Na edição de hoje, o comedido jornal O Estado, em editorial da página A3, observa: Poderia ser pior. Com efeito, o presidente Donald Trump poderia se conservar indiferente aos apelos brasileiros, ou reduzir a uma duzia a relação dos importados beneficiados pela exclusão. É recomendável, portanto, que o presidente Lula não insista nas fanfarronadas que se habituou a discursar para a claque que o acompanha e aplaude. Interpreto a decisão do presidente Trump como gesto de boa-vontade que não deve ser desperdiçado.
Ensina Raymond Aron, na Apresentação à 8ª edição francesa de Paz e Guerra entre as nações (Martins Fontes, 2018, IX), que “o sistema econômico (mundial) divide-se entre centro e periferia, ou seja, os países industrializados situam-se no centro e os países subdesenvolvidos ou em desenvolvimento distribuem-se na periferia. O centro compreende os Estados Unidos e os outros países industrializados, com os primeiros explorando os segundos e todos eles explorando a periferia. Nada impede que se aplique a mesma dualidade ao interior de cada país: os Estados ricos deixam ficar em sua periferia uma pequena parcela do excedente que nela obtiveram”.
A consulta à relação dos produtos industriais, agroindustriais e agrícolas exportados, e o volume das exportações e das importações, revela nossa débil posição, dependente das determinações dos Estados Unidos. Não se trata aqui de pensamento nacionalista do modelo “o petróleo é nosso”, mas de efetiva posição periférica, comprovada pelo PIB e pelo PIB per capita.
A industrialização do Brasil se inicia durante o Estado Novo (1937-1945) e ganha alento durante o mandato do presidente Juscelino Kubitschek, graças, em grande parte, à chegada das empresas produtoras de veículos automotivos e de autopeças, instaladas no ABC. O Anuário Anfavea 2025 traz a radiografia do setor, mostrando a evolução a partir de 1977. Desde então foram produzidos 95,9 milhões de veículos. Uma ameaça, porém, pesa sobre a indústria das indústrias, representada pelo avassalador avanço da produção chinesa, conforme alertou Márcio de Lima Leite no artigo Um País Gigante Precisa de uma Indústria Automotiva Fortalecida (Anuário Anfavea 2025, pág. 12), do qual retiro o seguinte trecho, no qual é nítida velada alusão à China: “Temos um imposto de importação muito baixo para elétricos e híbridos, o menor entre países que fabricam veículos. Isso nos torna um alvo preferencial de empresas importadoras, em prejuízo de nosso parque industrial e dos nossos empregos”.

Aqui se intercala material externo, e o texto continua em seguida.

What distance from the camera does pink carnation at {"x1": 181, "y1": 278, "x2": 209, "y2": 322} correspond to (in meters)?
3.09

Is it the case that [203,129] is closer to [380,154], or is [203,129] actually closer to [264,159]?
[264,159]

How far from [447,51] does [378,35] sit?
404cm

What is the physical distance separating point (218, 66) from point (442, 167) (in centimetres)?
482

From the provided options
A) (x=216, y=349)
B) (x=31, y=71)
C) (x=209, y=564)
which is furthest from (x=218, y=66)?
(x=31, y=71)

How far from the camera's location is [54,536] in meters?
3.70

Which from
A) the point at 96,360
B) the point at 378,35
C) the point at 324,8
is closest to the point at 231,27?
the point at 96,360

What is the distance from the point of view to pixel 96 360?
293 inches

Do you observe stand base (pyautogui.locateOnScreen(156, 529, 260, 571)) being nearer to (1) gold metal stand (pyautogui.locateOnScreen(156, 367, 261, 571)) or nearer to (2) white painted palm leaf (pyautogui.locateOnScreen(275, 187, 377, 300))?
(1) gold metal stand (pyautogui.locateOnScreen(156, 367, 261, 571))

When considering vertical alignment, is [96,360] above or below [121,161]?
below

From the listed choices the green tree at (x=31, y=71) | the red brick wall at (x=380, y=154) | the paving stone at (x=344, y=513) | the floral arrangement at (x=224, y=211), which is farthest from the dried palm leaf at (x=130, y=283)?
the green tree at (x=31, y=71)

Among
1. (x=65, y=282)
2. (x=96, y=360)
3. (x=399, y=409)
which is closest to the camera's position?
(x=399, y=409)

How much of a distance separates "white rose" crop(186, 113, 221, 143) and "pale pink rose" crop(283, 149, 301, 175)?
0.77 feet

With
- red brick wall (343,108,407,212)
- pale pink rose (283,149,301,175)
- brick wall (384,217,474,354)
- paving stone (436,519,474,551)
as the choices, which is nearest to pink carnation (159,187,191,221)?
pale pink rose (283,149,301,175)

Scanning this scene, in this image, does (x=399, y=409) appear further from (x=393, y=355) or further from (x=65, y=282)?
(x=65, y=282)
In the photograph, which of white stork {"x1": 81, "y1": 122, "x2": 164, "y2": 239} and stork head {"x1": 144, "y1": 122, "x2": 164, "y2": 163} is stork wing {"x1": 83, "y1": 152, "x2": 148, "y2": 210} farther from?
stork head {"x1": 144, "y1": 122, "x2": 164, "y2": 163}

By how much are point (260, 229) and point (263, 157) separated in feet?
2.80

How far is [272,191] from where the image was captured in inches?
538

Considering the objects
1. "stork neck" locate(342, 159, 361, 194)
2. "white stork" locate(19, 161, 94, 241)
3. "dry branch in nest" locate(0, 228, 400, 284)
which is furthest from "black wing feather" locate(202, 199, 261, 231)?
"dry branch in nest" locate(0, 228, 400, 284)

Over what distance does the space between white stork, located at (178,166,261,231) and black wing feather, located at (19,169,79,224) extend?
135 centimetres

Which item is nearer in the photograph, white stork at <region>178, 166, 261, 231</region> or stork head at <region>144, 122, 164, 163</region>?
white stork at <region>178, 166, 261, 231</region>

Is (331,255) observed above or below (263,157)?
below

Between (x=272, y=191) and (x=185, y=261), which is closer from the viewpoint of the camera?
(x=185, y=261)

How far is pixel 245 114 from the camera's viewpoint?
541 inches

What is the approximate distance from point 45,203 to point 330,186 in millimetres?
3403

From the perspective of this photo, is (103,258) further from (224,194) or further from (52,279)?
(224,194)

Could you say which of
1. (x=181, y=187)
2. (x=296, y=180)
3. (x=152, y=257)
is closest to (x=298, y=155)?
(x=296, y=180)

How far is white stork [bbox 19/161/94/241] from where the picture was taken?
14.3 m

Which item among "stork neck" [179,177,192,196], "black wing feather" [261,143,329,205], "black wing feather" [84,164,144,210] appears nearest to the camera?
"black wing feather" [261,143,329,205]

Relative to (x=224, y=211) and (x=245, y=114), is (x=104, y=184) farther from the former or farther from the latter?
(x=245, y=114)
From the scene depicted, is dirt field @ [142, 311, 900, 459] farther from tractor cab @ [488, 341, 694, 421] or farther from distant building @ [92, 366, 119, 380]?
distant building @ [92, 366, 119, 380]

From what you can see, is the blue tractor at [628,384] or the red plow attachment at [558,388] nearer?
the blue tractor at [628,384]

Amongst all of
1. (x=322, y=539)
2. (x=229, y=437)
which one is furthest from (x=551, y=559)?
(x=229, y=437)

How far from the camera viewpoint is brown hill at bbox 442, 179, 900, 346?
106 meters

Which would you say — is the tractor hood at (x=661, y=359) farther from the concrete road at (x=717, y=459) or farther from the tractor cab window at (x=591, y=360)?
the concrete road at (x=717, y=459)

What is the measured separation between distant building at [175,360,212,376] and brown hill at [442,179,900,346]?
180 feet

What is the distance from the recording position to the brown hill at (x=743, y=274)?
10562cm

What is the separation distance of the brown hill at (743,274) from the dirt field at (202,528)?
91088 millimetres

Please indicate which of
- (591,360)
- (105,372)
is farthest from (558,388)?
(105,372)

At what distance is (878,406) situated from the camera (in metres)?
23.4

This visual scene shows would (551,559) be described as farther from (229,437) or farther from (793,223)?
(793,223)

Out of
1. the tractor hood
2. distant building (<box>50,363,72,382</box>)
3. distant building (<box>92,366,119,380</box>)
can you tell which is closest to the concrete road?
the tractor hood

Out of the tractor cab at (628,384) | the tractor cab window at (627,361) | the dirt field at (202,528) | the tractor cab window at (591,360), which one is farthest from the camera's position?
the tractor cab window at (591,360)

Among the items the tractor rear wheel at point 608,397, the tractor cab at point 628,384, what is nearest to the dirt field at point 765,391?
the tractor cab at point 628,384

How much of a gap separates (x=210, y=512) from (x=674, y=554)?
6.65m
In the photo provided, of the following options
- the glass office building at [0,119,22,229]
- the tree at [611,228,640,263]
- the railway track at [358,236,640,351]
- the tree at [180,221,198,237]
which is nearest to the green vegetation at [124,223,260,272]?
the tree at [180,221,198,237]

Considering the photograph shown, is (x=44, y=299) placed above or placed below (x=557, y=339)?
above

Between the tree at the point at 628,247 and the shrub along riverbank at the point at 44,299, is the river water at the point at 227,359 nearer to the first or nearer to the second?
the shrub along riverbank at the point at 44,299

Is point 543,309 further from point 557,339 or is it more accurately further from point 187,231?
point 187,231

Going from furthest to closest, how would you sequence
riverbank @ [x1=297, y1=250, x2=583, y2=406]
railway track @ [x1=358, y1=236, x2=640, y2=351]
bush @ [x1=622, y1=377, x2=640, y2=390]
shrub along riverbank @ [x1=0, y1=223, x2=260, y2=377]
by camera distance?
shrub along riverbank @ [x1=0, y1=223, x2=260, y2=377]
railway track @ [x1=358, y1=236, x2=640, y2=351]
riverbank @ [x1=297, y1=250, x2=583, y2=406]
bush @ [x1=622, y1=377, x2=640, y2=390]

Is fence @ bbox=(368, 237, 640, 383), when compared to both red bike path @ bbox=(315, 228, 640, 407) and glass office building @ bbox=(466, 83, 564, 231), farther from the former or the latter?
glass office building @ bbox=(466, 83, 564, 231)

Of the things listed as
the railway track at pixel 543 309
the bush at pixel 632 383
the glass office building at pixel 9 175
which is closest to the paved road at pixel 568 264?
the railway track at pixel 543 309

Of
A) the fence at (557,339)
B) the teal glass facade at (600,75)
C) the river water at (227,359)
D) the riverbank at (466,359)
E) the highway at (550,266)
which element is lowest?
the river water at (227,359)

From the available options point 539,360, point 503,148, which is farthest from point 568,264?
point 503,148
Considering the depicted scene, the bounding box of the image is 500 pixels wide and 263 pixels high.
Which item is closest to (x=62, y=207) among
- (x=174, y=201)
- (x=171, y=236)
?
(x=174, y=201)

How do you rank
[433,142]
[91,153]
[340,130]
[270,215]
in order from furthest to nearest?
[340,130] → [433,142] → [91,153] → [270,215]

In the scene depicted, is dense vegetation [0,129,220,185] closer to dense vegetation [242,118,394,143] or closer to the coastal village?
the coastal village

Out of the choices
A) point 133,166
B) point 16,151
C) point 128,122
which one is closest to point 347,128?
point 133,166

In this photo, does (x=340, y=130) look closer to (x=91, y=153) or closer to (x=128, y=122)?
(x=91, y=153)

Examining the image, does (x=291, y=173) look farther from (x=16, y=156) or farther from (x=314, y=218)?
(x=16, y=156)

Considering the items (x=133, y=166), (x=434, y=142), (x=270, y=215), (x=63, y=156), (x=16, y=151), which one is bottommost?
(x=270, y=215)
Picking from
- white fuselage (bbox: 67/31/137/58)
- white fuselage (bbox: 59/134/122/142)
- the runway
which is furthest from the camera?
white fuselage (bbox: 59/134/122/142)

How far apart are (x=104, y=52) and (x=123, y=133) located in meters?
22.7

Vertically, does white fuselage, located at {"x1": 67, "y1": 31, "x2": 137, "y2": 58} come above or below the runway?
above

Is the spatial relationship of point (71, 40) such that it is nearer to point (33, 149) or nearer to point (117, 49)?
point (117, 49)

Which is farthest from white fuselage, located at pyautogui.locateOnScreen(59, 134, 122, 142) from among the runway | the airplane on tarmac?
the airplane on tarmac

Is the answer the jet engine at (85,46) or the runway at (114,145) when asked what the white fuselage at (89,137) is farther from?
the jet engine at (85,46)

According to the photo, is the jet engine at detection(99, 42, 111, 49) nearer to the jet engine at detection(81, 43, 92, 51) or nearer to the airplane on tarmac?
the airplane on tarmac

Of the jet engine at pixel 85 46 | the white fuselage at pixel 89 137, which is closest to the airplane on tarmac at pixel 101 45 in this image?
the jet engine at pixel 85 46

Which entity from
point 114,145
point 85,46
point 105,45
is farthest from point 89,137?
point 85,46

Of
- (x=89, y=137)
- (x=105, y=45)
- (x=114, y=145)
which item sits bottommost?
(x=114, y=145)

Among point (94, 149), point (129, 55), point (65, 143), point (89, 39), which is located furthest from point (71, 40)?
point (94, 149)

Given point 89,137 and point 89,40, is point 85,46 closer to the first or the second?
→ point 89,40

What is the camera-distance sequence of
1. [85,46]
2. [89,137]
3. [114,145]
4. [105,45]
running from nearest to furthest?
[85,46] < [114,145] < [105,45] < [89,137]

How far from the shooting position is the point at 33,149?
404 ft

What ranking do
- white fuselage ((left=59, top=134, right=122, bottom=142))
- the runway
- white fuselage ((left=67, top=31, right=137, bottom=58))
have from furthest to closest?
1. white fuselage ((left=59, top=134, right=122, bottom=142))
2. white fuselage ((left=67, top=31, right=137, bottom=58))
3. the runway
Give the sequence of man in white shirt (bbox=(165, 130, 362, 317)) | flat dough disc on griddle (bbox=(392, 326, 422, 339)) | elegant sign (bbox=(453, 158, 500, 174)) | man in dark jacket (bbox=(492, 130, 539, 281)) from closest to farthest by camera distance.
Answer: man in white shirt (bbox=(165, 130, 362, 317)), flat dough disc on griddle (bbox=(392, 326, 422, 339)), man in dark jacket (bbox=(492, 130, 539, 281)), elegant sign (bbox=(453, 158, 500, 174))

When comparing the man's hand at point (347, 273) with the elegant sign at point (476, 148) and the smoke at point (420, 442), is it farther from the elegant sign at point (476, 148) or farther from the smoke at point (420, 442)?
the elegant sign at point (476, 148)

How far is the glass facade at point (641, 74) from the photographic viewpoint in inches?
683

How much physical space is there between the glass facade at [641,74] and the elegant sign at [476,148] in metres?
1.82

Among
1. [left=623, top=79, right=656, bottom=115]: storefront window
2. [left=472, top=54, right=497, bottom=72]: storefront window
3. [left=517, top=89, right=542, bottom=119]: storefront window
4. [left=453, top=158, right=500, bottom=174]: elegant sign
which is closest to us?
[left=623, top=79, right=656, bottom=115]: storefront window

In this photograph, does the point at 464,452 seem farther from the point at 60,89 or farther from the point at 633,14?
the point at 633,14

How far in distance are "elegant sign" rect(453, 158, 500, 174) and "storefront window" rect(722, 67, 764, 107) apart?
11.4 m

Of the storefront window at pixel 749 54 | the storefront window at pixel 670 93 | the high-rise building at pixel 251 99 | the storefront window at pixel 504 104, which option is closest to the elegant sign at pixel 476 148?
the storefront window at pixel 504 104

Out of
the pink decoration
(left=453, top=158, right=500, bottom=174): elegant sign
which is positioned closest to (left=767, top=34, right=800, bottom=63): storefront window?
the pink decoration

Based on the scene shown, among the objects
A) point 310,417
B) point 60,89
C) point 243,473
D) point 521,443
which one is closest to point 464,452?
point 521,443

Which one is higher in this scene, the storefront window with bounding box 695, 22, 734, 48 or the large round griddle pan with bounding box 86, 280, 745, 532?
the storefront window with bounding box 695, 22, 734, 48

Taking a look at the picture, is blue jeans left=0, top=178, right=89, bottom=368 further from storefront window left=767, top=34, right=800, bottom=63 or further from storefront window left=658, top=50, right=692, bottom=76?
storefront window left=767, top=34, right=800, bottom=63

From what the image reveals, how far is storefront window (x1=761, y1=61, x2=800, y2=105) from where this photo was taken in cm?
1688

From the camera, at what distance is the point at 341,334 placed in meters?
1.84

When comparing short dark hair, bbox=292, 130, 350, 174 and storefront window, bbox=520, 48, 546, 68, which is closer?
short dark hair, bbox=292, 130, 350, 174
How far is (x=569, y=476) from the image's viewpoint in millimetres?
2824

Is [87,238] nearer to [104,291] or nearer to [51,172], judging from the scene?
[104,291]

É normal, legítima e habitual a proteção ao setor industrial interno, e aos empregos por ele gerados, mediante a imposição de impostos, tarifas e de outros recursos similares. Errada está a inexistência de meios legítimos de defesa. Nesse sentido oportuna advertência do presidente da Anfavea, em relação aos veículos híbridos e elétricos trazidos, sobretudo, da voraz e insaciável China comunista.
A batalha em torno de tarifas felizmente foi adiada. Dela, porém, é urgente tirarmos ensinamentos. A primeira é de que devemos estar sempre alertas e preparados para enfrentar situações semelhantes, restabelecendo laços de centenária amizade com os Estados Unidos. A segunda, na diversificação de mercados e de investimentos, para não permanecermos na dependência de um ou dois países.
O presidente Lula, por sua parte, deve vestir o roupão da modéstia, e deixar de acreditar que nas relações exteriores a sua vontade é lei.